10 thoughts on “It’s National Kitten Day!

  1. We’re all for those kittens getting a new home, but Mom better not bring any of them here. We think she’s trying to adopt those strays cats that keep hanging around, and we still have our cousin cat in the basement. As far as we’re concerned, the house is full. Purrs, Snoops and Kommando Kitty (They are pretty cute though)

    Liked by 1 person

  2. Along with individual people, society collectively can also be quite cruel towards cats, especially the ‘unwanted’, if not despised, felines.

    It was reported a few years ago, for example, that Surrey, B.C., had an estimated 36,000 feral cats, very many of which suffer severe malnourishment, debilitating injury and/or infection. And I was informed last autumn by Surrey Community Cat Foundation that, if anything, their “numbers would have increased, not decreased, in the last 5 years.” Yet the municipal government, as well as aware yet uncaring residents, did little or nothing to help with the local non-profit Trap/Neuter/Release program, regardless of its (and others’) documented success in reducing the needlessly great suffering.

    [That TNR program is the only charity to which I’ve ever donated, in no small part because of the plentiful human callousness towards the plight of those cats and the countless others elsewhere.
    When I made the largest of my monetary donations ($500) to the T/N/R program, a lady volunteer left me a tearful voice mail expressing her appreciation, which to me suggested a scarcity of caring financial donors.]
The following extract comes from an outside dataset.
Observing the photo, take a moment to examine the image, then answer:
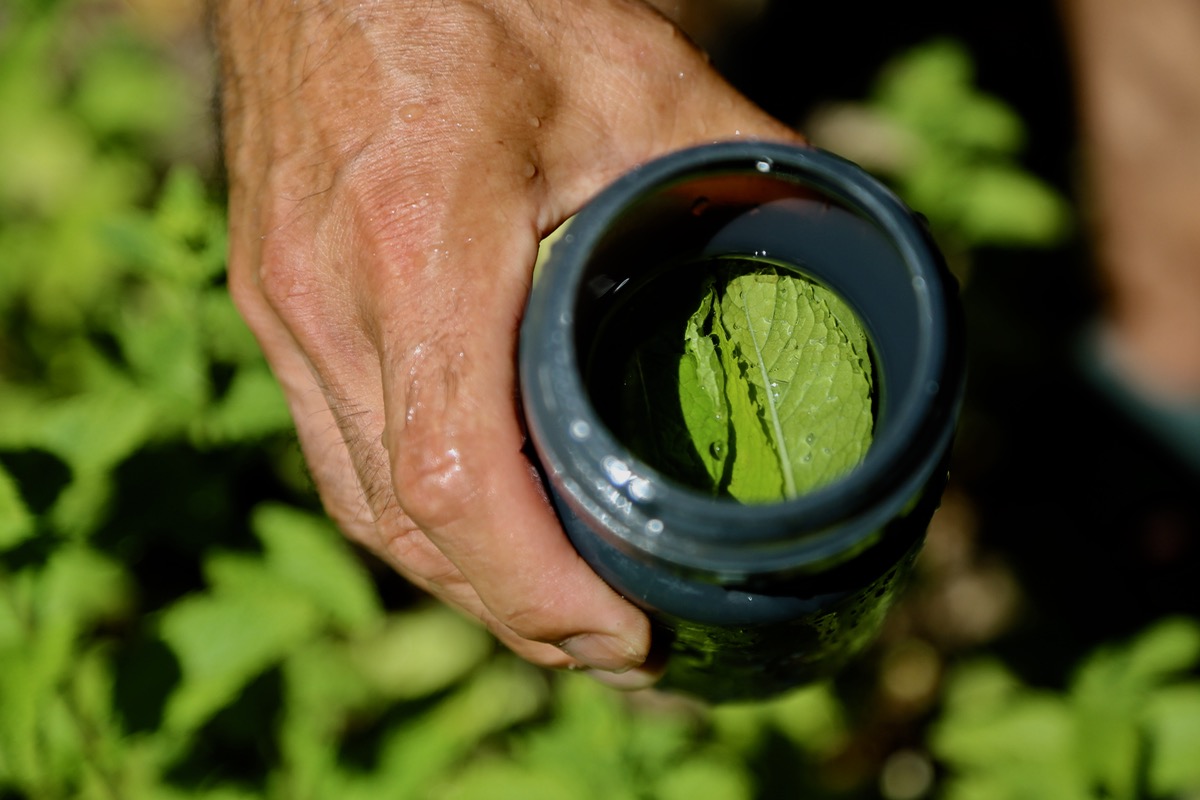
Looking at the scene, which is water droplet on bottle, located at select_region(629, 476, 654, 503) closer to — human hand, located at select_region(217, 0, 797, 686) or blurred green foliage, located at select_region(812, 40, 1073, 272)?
human hand, located at select_region(217, 0, 797, 686)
    Additionally, when 59 kittens and cats were rescued from a feces-filled Surrey home, the local newspaper didn’t give these afflicted animals any newsprint. Are these felines and their suffering worth so little?

    Dogs also get abandoned/abused but not nearly as prolifically as do cats; even cats that had been house pets before being cowardly, cruelly abandoned. … Perhaps resulting from past bulk contemptible treatment of their species, cats already innately sense that they’re somehow meant to be but a popular target of persecution as they’ve been throughout history.
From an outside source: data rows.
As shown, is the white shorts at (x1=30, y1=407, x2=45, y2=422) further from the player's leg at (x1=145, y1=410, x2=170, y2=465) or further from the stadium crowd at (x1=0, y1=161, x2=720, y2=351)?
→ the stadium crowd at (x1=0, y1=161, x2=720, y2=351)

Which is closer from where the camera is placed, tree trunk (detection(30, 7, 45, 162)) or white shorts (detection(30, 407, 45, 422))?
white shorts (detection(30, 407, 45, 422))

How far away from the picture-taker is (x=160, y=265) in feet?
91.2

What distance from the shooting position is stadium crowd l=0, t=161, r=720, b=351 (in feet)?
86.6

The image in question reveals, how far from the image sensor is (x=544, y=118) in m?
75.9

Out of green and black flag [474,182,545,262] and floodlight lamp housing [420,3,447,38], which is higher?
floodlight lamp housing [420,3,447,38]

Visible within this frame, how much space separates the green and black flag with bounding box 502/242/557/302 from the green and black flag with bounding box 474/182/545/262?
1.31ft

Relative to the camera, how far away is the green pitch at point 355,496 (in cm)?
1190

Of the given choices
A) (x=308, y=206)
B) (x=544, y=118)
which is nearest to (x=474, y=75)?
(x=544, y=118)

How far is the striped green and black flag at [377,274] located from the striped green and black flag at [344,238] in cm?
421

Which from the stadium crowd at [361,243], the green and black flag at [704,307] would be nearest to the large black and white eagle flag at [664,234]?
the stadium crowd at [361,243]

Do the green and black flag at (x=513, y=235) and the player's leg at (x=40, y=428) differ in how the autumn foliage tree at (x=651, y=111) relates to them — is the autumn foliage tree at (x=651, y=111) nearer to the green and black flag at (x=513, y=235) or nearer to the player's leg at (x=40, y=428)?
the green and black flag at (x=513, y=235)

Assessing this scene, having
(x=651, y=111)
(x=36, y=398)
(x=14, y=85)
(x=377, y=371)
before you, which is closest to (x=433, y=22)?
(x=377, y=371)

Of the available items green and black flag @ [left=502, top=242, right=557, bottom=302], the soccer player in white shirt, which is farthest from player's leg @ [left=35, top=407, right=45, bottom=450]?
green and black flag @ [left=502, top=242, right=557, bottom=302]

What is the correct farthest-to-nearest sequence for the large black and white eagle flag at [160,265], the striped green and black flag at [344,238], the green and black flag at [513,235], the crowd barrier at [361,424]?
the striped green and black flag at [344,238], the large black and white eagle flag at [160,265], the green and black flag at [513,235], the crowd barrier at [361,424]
    Also, with their reptile-like vertical-slit pupils and Hollywood-cliché fanged hiss when confronted, in a world mostly hostile toward snakes, cats may have a permanent public-relations problem, despite their social-media adorable-pet status.

    I believe there’s a subconscious yet tragic human-nature propensity to perceive the value of animal life (sometimes even human life in regularly war-torn or overpopulated famine-stricken global regions) in relation to the conditions enjoyed or suffered by that life. With the mindset of feline disposability, it might be: ‘Oh, there’s a lot more whence they came’.

    Only when overpopulations of unwanted cats are greatly reduced in number by responsible owners consistently spaying/neutering their felines, might these beautiful animals’ presence be truly appreciated — especially for the symbiotic-like healthy relationships they offer their loving owners — rather than taken for granted or even resented. Until then, cats may remain beautiful yet often misunderstood, prejudged and unjustly despised animals.

    Liked by 1 person

    1. It’s true that there seems to be a growing disreguard and disrespect for life- of anykind. Thank God there are still plenty of good people who love and care for animals- even strays. It is our responsibility to preserve and protect life whenever and whenever we can. Especially in these extremely hard times when so many can barely afford food for themselves. Those of us who are able should surely be willing to look after any living thing that could be going hungry.

      Thank you for your thoughtful comments.